Yerüstünden Notlar
top of page

Yerüstünden Notlar


“Okumak nedir bilmiyoruz, okumanın kıymetini, bizi nasıl değiştireceğini de... Bugünün gençleri okumayı okulda verilen ders kitaplarını okumaktan ibaret sanıyor artık. Okumak bir ödev gibi bir görev gibi... Oysa öyle mi? "



Yazı: Prof. Dr. Can Bilgili

 

“Bir Tolstoy’un “Anna Karanina”sı, bir Orhan Kemal’in “Ekmek Kavgası” ya da Dickens’ın “Oliver Twist”i. Hangi birini sayayım, öylesine çok eser var ki. Küçük yaşlarda okunan bir hikayenin, bir romanın, bir şiirin ya da bir deneme eserinin zihnimizde ne gibi değişimler yaratacağını, benliğimizi nasıl değiştireceğini öngöremediğimiz bir çağdayız maalesef.”


Tam bir sessizlik hali... Belki de yıllarca olduğu gibi yeni bir “öğüt” konuşmasına maruz kaldıklarını düşünüyorlar. “Hadi hoca bırak şu konuşmaları da derse geç” dediklerini yüzlerinden okuyabiliyordum. Üniversiteye yeni başlamış olmanın verdiği toyluk da suskunlukları üzerinde etkili olabilir...


Kısa bir duraksamadan sonra “Sabahattin Ali’yi bilir misiniz?” diye soruyorum. Hepi topu otuz-kırk kişiyiz sınıfta, sabahın bir vakti...


“Hiç duymadınız mı bu ismi?”


Belki bir kişi konuşsa diğerleri de katılacak diye iç geçiriyordum ama nafile. Konuşmayacakları gün gibi ortada.


“Peki Sabahattin Ali ismini hiç duymamış kaç kişi var aranızda?”


Neredeyse hepsi el kaldırdı.


“Gerçek mi bu?”


Nihayet içlerinden biri cesaretini topladı sanırım. Cümleleri toparlamakta biraz zorlanarak:


“Hocam biz edebiyat konusunda pek iyi bir kuşak değiliz. Yani bir roman olsun, bir şiir kitabı olsun hayatımızda pek fazla yeri olmadı. Ne diyeyim işte okuduğumuz okullar böyle, çevremiz zaten bizden beter...”


Ne söylenir şimdi?..


Haklılar aslında. Kendi gençliğimde de pek farklı değildi. Yani etrafımızda edebi eser okumamız için uyaranlarımız öyle çok fazla değildi. Eğer ailende edebiyatın insan olarak gelişimin için ne denli önemli olduğunu bilen biri varsa şanslısın. Ama yoksa...

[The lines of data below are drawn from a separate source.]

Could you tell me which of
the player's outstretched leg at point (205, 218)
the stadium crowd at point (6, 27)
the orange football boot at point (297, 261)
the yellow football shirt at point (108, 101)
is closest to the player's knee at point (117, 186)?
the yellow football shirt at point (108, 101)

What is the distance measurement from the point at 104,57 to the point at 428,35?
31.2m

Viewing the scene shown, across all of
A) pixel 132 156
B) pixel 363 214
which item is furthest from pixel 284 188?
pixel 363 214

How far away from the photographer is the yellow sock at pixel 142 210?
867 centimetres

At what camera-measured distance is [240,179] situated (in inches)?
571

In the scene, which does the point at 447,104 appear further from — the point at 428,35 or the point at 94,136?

Hatırlıyorum da ortaokul, lise yıllarım pek fenaydı. İlkokulu saymıyorum bile. Türkçe dersleri ya da lisede aldığımız edebiyat dersleri dil bilgisi verme derdinin ötesine bile geçememişti. Belli ki bu çocuklar da aynı anlayışın mahsulü...


Üstelik politik olarak bastırılmış bir toplum olduğumuzu, eleştirel yazarların, şairlerin egemen düzen tarafından yasaklanarak okul kitaplarına girmelerinin engellediğini yıllar sonra anladığımda çok üzülmüştüm. Sen koca bir ömür geçir, on yılı aşkın bir süre eğitim, öğrenim al ama ülkenin, dünyanın edebiyatı ve kültürü hakkında neredeyse tam anlamıyla bir yabancı gibi öylece kal!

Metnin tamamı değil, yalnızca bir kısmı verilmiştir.